In general, it is a challenge task to create appropriate constraints to describe the boundary conditions. Since dynamic responses of the structure are sensitive to the boundary conditions, slight changes in the FE model can lead to a big variation of eigen-frequencies and mode order. In order to mimic the simply supported boundary condition, all the displacements in three directions at one shorter edge were constrained and, at the other shorter edge, all the displacements were also constrained except the displacement in a vertical direction (U1 in Abaqus). This boundary set-up of the FE model was kept throughout the entire modelling process. More explanations about the choice of the boundary condition can be found in Section 3.3.

3.2. Model Validation Criterion

The established model needs to be validated by two different metrics. One is the normalized relative frequency difference (NRFD), which characterizes the discrepancies between the simulated and the measured eigen-frequencies, defined by the equation below.

$$NRF{D}_i=\frac{\left|f_{re{f}_i}-f_i\right|}{f_{re{f}_i}},$$

(1)

where $f_{re{f}_i}$ is the measured resonance frequency and $f_i$ is the simulated resonance frequency.

The other one is the modal assurance criterion (MAC), which quantifies the similarity of simulated and measured mode shapes, defined by the formula below.

$$MAC= \frac{|{({\mathsf{\Phi }}_i^{sim})}^T({\mathsf{\Phi }}_j^{exp}){|}^2}{{\left({\mathsf{\Phi }}_i^{sim}\right)}^T\left({\mathsf{\Phi }}_i^{sim}\right){\left({\mathsf{\Phi }}_j^{exp}\right)}^T\left({\mathsf{\Phi }}_j^{exp}\right)}$$

(2)

where ${\mathsf{\Phi }}_i^{sim}$ is the i-th simulated mode shape and ${\mathsf{\Phi }}_j^{exp}$ is the j-th measured mode shape.

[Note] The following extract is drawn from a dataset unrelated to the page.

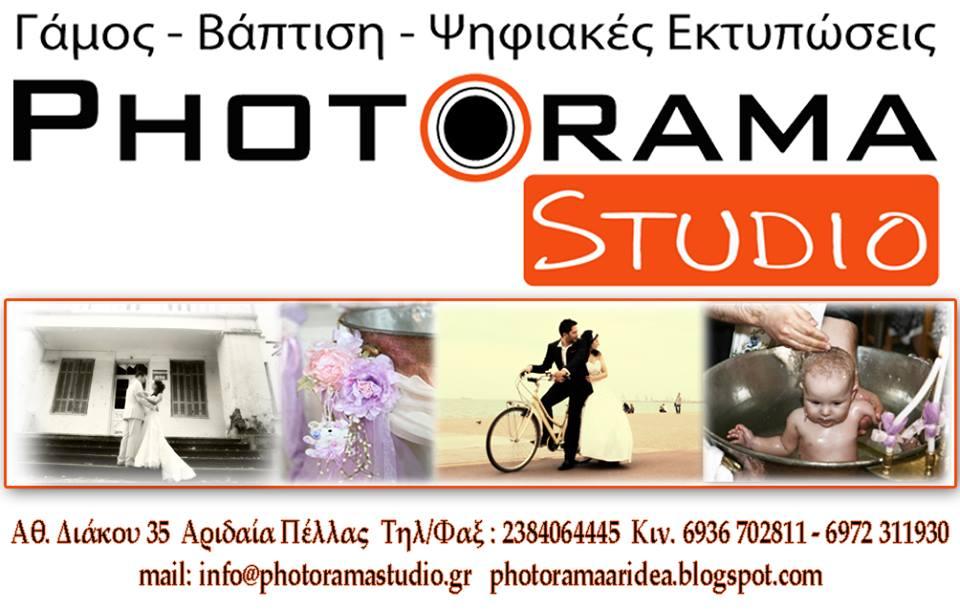 Photorama Studio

The range of the MAC number is from 0 to 1. When the MAC number equals 1, the simulated eigen-mode perfectly correlates to the measured one. However, MAC equals 0, which implies irrelevant simulated and measured eigen-modes. Different from the conventional calibration procedure, stochastic process calibration begins with comparing eigen-frequencies (NRFDs) between the simulated FRFs and measured FRFs. Therefore, several FRFs of different positions are needed to make sure the calibrated model validating at different positions, which can increase the credibility of the model. However, the FRFs calibration can only ensure consistency of simulated and measured eigen-frequency but not the mode order. The simulated eigen-frequency may be the same as the measured eigen-frequency, but they could have different mode shapes. Therefore, both indictors are needed to ensure the simulated eigen-frequencies correlated with the measured ones to keep the simulated mode order corresponding to the measured one.

3.3. Preliminary Sensitivity Analysis

Wood as a kind of orthotropic material has nine different variables (three Young’s moduli, three shear moduli, and three Poisson’s ratios) to be calibrated. In order to decrease the complexity of calibration, a sensitivity analysis should be performed to investigate the effect of different elastic constants on simulated eigen-frequencies before the stochastic process is introduced to the FE model. In this section, Young’s moduli in different directions were increased or decreased 25% when compared to the Young’s moduli given by Table 2. Shear moduli in different directions were increased or decreased 15% when compared to the shear moduli given by Table 2. The Poisson ratios, ${\nu }_{12}$, ${\nu }_{13}$, ${\nu }_{23}$ were set to be 0.25, 0.25, and 0.35, whereas the initial values were 0.3, 0.3, and 0.4. The reference eigen-frequencies employed in NRFDs were calculated, according to the elastic constants reported in Table 2. The measured eigen-frequencies were not selected as a reference since the objective of sensitivity analysis aims to investigate how different elastic constants affect the eigen-frequencies of an FE model.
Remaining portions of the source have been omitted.